TASK ITEM
Please reproduce the part of the fentanyl study listing starting at "Randomized Controlled Trial" and ending at "and Jean-Louis Blouin.", word for word.

TEXT UNDER STUDY
• Pain · Sep 2008

    Randomized Controlled Trial Comparative Study

    Genetic variability of the mu-opioid receptor influences intrathecal fentanyl analgesia requirements in laboring women.

    • Ruth Landau, Christian Kern, Malachy O Columb, Richard M Smiley, and Jean-Louis Blouin.
    • Department of Anesthesia, University Hospital of Geneva, Geneva, Switzerland. ruth.landau@hcuge.ch
    • Pain. 2008 Sep 30;139(1):5-14.

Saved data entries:
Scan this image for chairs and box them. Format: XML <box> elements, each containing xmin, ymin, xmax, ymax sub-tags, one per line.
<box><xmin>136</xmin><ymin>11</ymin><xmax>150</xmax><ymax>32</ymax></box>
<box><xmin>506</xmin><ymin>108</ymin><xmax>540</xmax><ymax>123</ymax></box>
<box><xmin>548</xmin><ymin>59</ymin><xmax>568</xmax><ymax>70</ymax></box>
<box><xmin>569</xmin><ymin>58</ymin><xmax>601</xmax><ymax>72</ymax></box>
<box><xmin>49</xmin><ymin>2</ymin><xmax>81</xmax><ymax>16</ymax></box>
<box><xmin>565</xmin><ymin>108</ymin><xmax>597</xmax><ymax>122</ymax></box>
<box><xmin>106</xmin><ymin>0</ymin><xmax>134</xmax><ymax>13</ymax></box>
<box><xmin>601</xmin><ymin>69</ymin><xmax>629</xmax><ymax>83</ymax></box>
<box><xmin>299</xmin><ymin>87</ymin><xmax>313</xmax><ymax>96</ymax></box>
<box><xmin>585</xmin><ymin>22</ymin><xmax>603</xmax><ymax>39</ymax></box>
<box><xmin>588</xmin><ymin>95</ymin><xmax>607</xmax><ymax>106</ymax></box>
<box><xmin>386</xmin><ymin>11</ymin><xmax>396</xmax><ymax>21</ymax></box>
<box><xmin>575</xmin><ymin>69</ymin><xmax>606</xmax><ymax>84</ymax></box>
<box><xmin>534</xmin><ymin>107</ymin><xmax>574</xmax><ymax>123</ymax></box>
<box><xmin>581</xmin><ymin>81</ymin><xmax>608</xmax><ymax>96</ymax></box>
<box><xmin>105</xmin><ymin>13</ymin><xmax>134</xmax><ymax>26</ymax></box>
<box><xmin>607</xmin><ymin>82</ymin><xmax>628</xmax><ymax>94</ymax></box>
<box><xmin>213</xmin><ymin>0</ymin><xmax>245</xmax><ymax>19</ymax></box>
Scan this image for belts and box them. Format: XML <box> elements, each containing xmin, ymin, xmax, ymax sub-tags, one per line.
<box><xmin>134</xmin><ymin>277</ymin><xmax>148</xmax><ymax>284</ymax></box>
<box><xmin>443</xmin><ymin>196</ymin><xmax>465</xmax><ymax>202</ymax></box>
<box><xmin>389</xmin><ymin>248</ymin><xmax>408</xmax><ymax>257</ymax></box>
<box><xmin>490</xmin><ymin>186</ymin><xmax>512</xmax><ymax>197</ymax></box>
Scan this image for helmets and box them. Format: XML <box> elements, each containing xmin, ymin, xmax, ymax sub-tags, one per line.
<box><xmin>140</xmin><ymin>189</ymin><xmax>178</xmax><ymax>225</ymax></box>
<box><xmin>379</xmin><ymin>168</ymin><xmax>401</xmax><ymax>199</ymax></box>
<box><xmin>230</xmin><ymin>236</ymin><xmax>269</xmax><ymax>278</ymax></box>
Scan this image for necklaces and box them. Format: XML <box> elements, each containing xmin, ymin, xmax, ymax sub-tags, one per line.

ANSWER BELOW
Randomized Controlled Trial Comparative Study

    Genetic variability of the mu-opioid receptor influences intrathecal fentanyl analgesia requirements in laboring women.

    • Ruth Landau, Christian Kern, Malachy O Columb, Richard M Smiley, and Jean-Louis Blouin.